▸ **EXERCISE GOAL**:
Find the line containing "What distance exists" in the material below; copy that line and all following lines exactly.

* BEGIN DATA ROWS *

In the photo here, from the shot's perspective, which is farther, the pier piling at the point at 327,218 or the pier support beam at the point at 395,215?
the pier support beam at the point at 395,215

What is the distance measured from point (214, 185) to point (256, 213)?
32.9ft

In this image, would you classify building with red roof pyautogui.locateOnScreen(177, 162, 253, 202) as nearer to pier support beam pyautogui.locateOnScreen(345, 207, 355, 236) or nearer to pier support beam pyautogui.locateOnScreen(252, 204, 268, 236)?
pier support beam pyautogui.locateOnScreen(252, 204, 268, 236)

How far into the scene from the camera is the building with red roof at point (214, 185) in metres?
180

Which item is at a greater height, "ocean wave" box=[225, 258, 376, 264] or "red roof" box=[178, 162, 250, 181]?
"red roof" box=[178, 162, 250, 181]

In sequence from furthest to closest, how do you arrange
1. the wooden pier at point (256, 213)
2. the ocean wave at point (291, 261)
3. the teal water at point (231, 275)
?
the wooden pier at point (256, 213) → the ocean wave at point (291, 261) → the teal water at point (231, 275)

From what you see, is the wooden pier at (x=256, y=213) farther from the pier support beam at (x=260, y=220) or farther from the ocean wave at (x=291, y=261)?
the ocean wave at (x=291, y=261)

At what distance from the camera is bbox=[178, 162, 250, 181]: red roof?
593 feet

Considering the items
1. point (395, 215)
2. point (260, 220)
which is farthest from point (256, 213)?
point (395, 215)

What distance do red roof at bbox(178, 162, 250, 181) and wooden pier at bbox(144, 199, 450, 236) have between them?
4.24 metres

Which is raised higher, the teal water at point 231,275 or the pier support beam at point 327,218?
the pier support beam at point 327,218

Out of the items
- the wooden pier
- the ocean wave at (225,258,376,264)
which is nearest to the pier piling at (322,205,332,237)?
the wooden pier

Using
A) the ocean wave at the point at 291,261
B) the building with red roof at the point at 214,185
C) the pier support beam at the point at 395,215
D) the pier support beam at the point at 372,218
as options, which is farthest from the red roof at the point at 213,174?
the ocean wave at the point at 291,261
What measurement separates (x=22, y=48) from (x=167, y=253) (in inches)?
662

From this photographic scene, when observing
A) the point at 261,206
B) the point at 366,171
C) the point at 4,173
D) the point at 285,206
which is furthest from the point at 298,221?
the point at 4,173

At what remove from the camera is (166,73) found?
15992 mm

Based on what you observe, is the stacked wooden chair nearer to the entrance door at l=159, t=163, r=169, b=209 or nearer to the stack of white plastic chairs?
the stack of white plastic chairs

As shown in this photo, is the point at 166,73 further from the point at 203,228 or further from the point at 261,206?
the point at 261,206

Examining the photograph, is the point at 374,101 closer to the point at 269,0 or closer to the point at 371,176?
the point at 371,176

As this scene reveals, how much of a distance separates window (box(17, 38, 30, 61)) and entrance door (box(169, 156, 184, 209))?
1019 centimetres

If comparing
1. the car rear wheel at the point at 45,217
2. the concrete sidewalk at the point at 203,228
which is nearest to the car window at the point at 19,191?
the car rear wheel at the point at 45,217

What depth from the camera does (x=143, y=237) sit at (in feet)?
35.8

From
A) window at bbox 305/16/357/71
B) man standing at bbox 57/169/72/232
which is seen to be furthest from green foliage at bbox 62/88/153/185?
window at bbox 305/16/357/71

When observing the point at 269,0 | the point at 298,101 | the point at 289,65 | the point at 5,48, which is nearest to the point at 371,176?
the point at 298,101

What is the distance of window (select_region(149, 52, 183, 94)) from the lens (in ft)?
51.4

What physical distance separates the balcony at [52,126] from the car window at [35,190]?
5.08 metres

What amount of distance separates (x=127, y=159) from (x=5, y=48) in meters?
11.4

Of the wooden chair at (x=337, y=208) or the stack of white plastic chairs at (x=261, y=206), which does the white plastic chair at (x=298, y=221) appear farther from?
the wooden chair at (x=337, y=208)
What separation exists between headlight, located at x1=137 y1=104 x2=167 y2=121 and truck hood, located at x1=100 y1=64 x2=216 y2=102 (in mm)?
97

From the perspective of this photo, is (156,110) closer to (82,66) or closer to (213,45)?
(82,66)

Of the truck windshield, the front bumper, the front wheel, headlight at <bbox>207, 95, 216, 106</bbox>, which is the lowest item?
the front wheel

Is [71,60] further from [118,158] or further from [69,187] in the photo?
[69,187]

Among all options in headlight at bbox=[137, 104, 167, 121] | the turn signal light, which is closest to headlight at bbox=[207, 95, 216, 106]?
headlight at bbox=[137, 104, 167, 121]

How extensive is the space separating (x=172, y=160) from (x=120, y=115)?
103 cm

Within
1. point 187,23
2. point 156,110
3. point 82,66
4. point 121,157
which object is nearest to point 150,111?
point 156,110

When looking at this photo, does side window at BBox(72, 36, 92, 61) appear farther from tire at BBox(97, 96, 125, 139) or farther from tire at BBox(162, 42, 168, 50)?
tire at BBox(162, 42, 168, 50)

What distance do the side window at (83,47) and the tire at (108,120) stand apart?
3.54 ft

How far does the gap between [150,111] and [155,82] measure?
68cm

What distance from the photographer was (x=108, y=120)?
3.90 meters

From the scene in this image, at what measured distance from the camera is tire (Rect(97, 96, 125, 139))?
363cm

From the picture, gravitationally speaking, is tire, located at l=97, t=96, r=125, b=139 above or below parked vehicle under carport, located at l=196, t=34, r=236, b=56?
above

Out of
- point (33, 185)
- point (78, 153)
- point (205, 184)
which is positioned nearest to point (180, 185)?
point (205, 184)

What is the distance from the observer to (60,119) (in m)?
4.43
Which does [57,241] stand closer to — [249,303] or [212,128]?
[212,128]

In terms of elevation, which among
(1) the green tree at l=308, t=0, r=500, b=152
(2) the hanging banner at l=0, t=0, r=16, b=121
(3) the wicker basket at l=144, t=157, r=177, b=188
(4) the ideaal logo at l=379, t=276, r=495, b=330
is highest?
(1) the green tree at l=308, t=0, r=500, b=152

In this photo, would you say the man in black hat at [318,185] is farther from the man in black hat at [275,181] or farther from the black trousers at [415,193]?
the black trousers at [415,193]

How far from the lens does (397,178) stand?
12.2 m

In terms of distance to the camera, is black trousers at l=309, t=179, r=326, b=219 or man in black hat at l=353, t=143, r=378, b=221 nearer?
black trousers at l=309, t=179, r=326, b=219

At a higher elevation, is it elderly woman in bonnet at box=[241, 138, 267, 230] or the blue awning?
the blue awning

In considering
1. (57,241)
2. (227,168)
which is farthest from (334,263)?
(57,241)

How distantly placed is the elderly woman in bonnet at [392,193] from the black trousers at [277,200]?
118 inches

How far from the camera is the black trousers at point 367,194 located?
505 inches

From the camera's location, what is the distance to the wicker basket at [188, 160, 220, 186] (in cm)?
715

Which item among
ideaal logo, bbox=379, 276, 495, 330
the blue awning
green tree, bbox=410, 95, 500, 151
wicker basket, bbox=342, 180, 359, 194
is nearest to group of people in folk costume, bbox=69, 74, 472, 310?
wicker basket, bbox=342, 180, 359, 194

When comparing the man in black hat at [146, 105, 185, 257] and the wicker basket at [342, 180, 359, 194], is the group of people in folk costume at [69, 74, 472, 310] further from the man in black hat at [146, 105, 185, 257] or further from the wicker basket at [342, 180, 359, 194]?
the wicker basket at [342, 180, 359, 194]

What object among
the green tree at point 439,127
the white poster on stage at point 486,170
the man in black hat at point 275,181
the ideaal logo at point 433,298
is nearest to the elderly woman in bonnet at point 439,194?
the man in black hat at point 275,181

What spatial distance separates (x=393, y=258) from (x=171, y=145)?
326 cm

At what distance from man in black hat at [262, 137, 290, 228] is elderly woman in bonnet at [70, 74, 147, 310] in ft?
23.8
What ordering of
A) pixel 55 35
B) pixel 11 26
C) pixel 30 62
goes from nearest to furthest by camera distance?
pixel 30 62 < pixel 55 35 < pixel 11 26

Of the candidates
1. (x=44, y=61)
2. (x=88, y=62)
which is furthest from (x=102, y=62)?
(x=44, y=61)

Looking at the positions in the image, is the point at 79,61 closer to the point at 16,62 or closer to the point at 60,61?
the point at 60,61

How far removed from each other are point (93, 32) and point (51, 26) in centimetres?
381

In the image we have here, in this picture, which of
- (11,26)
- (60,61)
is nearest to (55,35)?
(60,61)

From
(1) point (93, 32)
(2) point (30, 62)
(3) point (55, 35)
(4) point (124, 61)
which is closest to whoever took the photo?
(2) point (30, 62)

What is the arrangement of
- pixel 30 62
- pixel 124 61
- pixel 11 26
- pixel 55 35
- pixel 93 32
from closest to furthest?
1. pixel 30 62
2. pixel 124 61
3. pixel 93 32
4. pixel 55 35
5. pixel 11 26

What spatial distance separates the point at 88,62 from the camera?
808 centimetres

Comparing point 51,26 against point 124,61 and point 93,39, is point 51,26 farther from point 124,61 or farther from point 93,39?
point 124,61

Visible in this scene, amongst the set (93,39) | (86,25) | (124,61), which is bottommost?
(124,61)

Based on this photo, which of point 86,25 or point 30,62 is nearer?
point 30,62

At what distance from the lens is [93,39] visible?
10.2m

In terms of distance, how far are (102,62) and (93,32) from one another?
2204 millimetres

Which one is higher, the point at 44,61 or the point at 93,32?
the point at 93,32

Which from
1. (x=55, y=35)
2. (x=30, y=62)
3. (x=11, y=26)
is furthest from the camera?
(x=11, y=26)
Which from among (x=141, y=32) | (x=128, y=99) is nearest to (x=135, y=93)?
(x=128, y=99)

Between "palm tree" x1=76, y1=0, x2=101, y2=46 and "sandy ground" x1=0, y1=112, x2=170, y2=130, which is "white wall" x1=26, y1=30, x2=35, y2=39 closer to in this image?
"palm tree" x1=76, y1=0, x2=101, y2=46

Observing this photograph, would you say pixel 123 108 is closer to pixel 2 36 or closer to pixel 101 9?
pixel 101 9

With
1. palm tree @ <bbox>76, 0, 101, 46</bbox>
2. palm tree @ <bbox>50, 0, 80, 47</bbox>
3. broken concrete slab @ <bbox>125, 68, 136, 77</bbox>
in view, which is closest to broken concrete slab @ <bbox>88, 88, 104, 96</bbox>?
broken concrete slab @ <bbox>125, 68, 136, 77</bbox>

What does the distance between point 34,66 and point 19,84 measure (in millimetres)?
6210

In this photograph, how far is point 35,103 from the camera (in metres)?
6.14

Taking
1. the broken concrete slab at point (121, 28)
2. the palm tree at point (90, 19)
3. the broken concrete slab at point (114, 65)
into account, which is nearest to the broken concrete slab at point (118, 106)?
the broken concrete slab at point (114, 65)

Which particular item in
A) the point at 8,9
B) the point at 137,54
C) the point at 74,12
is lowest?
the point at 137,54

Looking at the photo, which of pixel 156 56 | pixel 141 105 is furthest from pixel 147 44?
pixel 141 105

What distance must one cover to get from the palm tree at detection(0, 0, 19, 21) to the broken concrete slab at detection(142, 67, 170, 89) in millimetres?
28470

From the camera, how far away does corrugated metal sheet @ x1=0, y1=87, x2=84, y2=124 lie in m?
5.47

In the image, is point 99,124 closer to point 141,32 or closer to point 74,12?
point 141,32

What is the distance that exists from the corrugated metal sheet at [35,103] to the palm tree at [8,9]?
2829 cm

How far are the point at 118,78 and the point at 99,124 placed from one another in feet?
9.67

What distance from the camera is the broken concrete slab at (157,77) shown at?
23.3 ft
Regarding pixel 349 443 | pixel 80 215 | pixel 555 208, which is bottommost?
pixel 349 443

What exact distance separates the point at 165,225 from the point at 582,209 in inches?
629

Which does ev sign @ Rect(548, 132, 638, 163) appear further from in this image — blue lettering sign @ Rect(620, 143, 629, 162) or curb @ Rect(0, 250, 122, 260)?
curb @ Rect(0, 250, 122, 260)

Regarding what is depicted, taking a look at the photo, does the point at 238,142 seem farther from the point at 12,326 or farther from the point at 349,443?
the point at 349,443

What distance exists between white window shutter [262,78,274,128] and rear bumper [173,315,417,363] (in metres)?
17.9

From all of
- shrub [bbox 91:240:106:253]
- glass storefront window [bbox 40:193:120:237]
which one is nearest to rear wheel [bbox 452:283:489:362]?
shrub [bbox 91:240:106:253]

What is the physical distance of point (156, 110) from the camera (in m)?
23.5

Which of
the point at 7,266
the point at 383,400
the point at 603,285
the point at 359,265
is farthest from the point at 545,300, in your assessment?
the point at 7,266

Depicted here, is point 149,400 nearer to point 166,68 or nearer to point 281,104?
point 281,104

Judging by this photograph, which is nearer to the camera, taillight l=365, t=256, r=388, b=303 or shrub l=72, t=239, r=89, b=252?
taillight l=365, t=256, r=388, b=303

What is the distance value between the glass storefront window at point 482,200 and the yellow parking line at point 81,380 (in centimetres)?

* END DATA ROWS *

▸ **EXERCISE RESULT**:
What distance exists between white window shutter [262,78,274,128] and rear bumper [173,315,417,363] (in metres)?
17.9

From all of
- shrub [bbox 91:240:106:253]
- glass storefront window [bbox 40:193:120:237]
which one is nearest to rear wheel [bbox 452:283:489:362]?
shrub [bbox 91:240:106:253]

What is the physical distance of point (156, 110) from the camera (in m)?
23.5

Which of
the point at 7,266
the point at 383,400
the point at 603,285
the point at 359,265
is farthest from the point at 545,300, in your assessment?
the point at 7,266

Depicted here, is point 149,400 nearer to point 166,68 or nearer to point 281,104?
point 281,104

Judging by this photograph, which is nearer to the camera, taillight l=365, t=256, r=388, b=303 or shrub l=72, t=239, r=89, b=252?
taillight l=365, t=256, r=388, b=303

What is the distance value between the glass storefront window at point 482,200 and the yellow parking line at point 81,380 (in centimetres)?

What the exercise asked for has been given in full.